Hope you like it. And congratulations!
Subhan Zein
Thank you, Subhan, you are so generous! I will respond shortly in a more appropriate fashion. I appreciate it deeply. π
Kathryn
Kathryn,
While I have enjoyed a lot of your poetry, your prose is equally provacative. I would love to see you construct the text of A Mockingbird Apears into a concrete poem, and shape the words into a mockingbird in flight. I’d hang that on my office wall to keep me out of the distraction of the “busyness and pedestrian chores of the workaday world”. Brava!

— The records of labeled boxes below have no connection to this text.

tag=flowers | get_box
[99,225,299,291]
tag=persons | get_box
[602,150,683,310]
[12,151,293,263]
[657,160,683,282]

Hmmm, a lovely idea, that. I’ve never done concrete poems other than a little bit of unintentional shaping that came out of the process organically (so to speak!), so I will have to contemplate how to approach such a thing. I like the idea, indeed I do. Thank you for inspiring me!
xo
I had a mockingbird serenade me the other afternoon, and transport me as well!
They are such charmers. I like their wide-ranging and playful seeming approach to ‘conversation’ and song!
The first picture reminded me that I once saw a grackle with a crumb hopping on the pavement at a fast food place over to a rain puddle to wash his morsel. π Enjoyed the poem, too!!
Grackles amuse me immensely. They’re truly characters, even when they’re being a bit pesky, and I love that they seem somehow a bit too ungainly and awkward for a bird, as though their tails are too much equipment for them to handle or something. π Like crows, they seem to be fair problem-solvers too, as with the grackle gourmet you spotted!
You beautiful entertaining musings and artwork are certainly a part of the universe’s generosity, Kathryn!
And your gracious and supportive remarks are another abundantly generous gift, my dear!
Mockingbird sings multiple songs at 2:30 am, unrelentingly; excellent photos & drawing…
They’re not named Mocking in vain! An early experiment with my new camera baby that quickly confirmed I’ve got some new, groovy tools in my hand. Yay!